BANGKOK (Reuters) – Thailand’s cabinet approved a plan to restructure troubled Thai Airways International Pcl’s finances through a bankruptcy court, the Southeast Asian country’s prime minister said on Tuesday.
The plan for a court-led restructuring of the national carrier replaces a previous proposal of a government-funded rescue package that was heavily criticised in the country.
The state-controlled airline’s troubles are the latest example of how the coronavirus pandemic is crippling the global airline industry.
Colombia’s Avianca Holdings SA and Virgin Australia Holdings Ltd have filed for bankruptcy protection since the pandemic broke out.
Airlines around the world have grounded the bulk of their capacity due to government directives and border restrictions.

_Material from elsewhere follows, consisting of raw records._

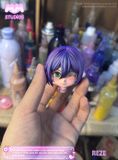  Reze Q - Chainsaw Man - MM Studio 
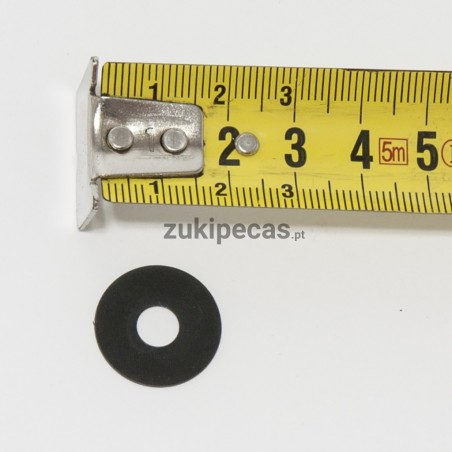 Anilha de Vedação da Tampa das Válvulas 1.9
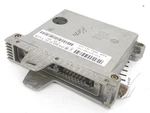 E-gas Throttle T/llr Idle Control Computer Module For 96-97 Mercedes E320 W210. Fixed Price $43.52.
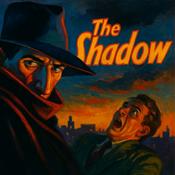 The Shadow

Thai Airways, though, had been in trouble even before the outbreak of the coronavirus due to stiff competition from budget airlines and bloated costs.
It posted losses every year after 2012, except in 2016. In 2019, it reported losses of 12.04 billion baht ($377.3 million).
“The government has reviewed all dimensions … we have decided to petition for restructuring and not let Thai Airways go bankrupt. The airline will continue to operate,” Prime Minister Prayuth Chan-ocha told reporters at a news briefing.
“Thai Airways will be protected by the courts …. and a professional will be appointed to oversee the restructuring,” Prayuth said, adding the airline’s workers will continue to have jobs.
Thai Airways said the plan will be implemented through the Central Bankruptcy Court and it would operate as usual as the restructuring took place.
“Thai Airways will not be dissolved or go into liquidation or be declared bankrupt,” Thai Airways Acting President Chakkrit Parapuntakul said in a statement.
Operations including passenger and cargo transportation will continue in parallel with the plan, he said.
Thai Airways shares surged 11.7% on Tuesday, but are still down by about a third this year.